I am acting for an Executor of a home made will. After execution (and I have confirmed this by contacting the attesting witnesses) several of the bequests were redacted and are now illegible. The Probate court have told me that I need to produce a typed engrossment of the will restoring the original content - but I cannot do this as it is impossible to read what was originally stated as the original wording is completely redacted.
I feel like I am going round in circles, and wonder if anyone has encountered a similar problem. In addition I wonder whether anyone knows any counsel who would be good to instruct to help me over this hurdle?
This is governed by s.21 Wills Act 1837:
No alteration in a will shall have any effect unless executed as a will.
Whilst the original wording was only considered “apparent” if it could be identified “by natural means” (e.g.by holding it up to a strong light) it may be that science might now be allowed to assist in identifying the original wording, provided that it does not involve physical interference with the will itself.
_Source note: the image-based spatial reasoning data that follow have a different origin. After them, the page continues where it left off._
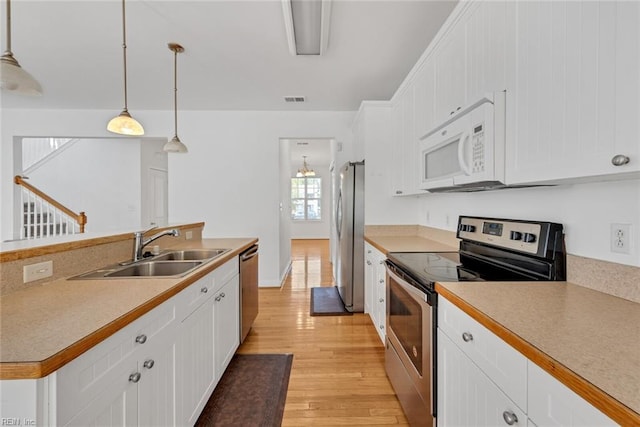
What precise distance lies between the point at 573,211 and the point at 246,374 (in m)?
2.22

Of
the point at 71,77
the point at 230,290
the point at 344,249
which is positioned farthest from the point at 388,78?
the point at 71,77

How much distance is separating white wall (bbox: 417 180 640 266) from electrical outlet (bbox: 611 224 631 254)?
14 mm

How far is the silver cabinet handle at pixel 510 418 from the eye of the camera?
784mm

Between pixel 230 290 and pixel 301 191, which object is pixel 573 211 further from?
pixel 301 191

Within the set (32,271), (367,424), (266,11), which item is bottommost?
(367,424)

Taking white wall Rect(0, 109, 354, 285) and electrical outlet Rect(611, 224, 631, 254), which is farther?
white wall Rect(0, 109, 354, 285)

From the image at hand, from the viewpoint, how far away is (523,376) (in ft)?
2.49

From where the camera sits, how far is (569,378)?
61 cm

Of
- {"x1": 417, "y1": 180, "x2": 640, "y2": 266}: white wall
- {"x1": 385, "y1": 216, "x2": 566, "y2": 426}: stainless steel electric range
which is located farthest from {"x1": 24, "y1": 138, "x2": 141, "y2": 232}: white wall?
{"x1": 417, "y1": 180, "x2": 640, "y2": 266}: white wall

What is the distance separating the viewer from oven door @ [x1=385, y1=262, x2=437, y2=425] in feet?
4.34

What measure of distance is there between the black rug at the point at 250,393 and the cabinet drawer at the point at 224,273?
70 cm

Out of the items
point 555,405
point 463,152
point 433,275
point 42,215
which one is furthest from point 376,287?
point 42,215

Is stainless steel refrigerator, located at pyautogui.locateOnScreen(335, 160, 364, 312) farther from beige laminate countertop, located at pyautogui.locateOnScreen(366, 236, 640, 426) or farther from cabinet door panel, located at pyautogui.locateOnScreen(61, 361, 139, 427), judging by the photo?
cabinet door panel, located at pyautogui.locateOnScreen(61, 361, 139, 427)

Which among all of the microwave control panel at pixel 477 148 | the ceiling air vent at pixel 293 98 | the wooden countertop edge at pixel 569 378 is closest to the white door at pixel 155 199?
the ceiling air vent at pixel 293 98
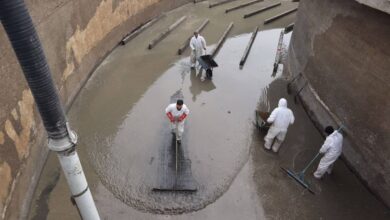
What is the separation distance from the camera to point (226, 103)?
8750 millimetres

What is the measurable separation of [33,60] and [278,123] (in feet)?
17.3

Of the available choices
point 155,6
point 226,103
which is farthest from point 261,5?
point 226,103

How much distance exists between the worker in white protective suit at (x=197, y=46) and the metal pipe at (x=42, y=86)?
716 cm

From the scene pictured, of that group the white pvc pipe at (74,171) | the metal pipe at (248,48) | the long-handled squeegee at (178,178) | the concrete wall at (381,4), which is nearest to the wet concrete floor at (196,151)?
the long-handled squeegee at (178,178)

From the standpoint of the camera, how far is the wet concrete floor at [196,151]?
5.83 metres

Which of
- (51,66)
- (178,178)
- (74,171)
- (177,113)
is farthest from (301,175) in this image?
(51,66)

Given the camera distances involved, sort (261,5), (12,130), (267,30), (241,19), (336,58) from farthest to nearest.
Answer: (261,5), (241,19), (267,30), (336,58), (12,130)

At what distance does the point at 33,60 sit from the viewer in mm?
2654

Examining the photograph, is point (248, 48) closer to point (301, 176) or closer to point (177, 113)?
point (177, 113)

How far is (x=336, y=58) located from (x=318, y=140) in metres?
1.99

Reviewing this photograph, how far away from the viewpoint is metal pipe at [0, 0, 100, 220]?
2.44 m

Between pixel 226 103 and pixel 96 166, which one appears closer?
pixel 96 166

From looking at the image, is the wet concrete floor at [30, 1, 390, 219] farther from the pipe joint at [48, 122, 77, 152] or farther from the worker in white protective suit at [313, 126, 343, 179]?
the pipe joint at [48, 122, 77, 152]

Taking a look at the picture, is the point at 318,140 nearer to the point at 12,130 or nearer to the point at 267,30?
the point at 12,130
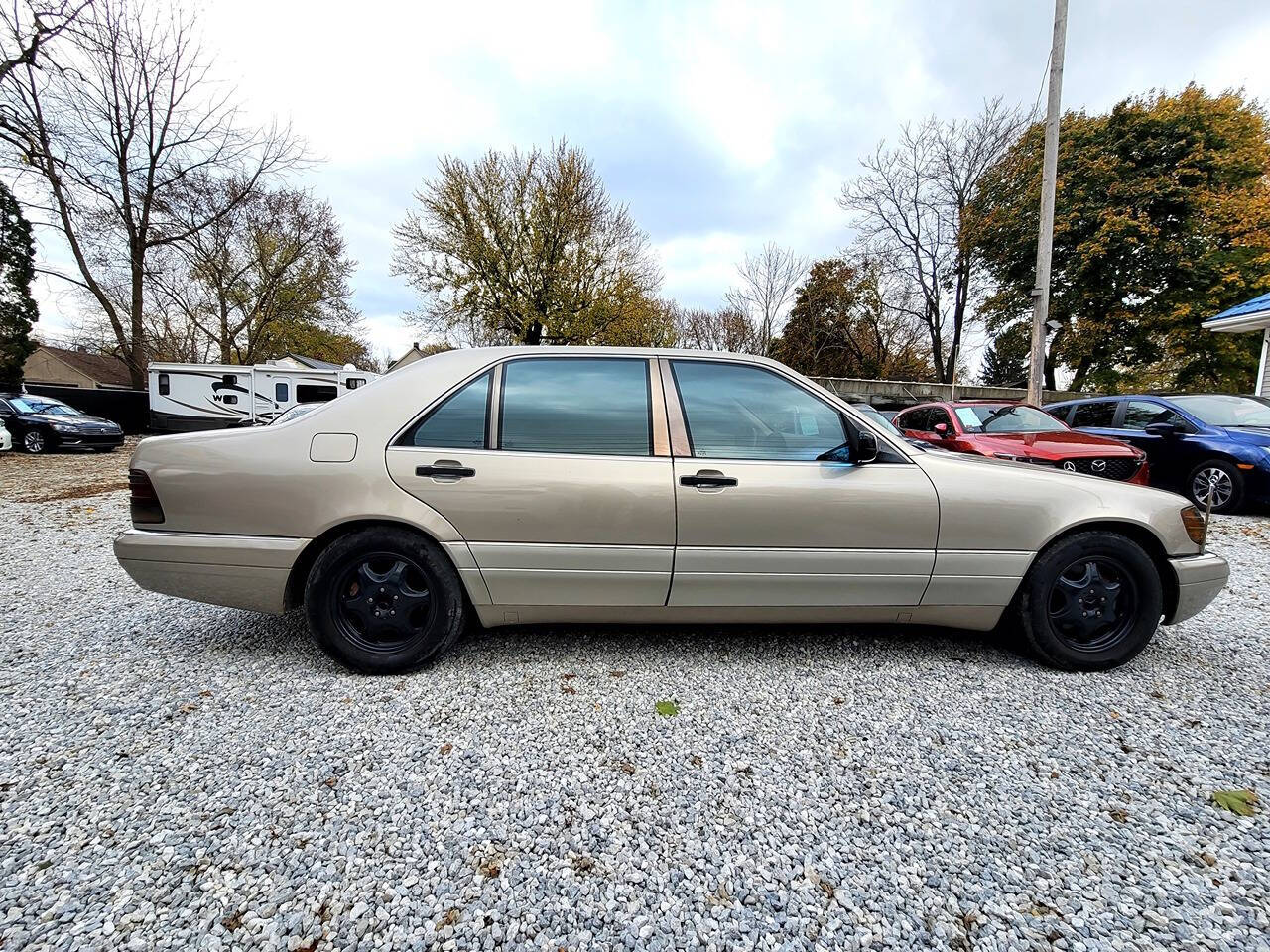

I wonder if the Probate Court might be willing to rule on whether the original words are “not apparent” before expending further time and costs on instructing Chancery counsel, following which the court will need to opine when the formal grant application is submitted.
Paul Saunders FCIB TEP
Independent Trust Consultant
Providing support and advice to fellow professionals
What you are describing sounds like a text book ‘obliteration’ which would lead to a partial revocation of the Will. If the words are not “apparent” in accordance with s21 Wills Act, it is not permissible to rely on extrinsic evidence such as a draft Will (In the Goods of Horsford (1874)).
I have never had to argue this with the Probate Registry so would be very interested to know how you get on in the end.
If you do need Counsel’s help it may be worth speaking to Ruth Hughes at 5 Stone Buildings as she specialises in estates and COP work.
It sounds as though the probate registry has got the wrong end of the stick here.
If the original wording is impossible to read, then the situation is covered by s. 21 of the Wills Act 1837. The relevant part is: “No obliteration, interlineation, or other alteration made in any will after the execution thereof shall be valid or have any effect, except so far as the words or effect of the will shall not be apparent…”
If the testator has really managed to render the relevant gifts illegible (so that they cannot be seen using natural means), then they don’t take effect and the will should be proved accordingly. Perhaps the probate registry haven’t appreciated that the original words can’t be read?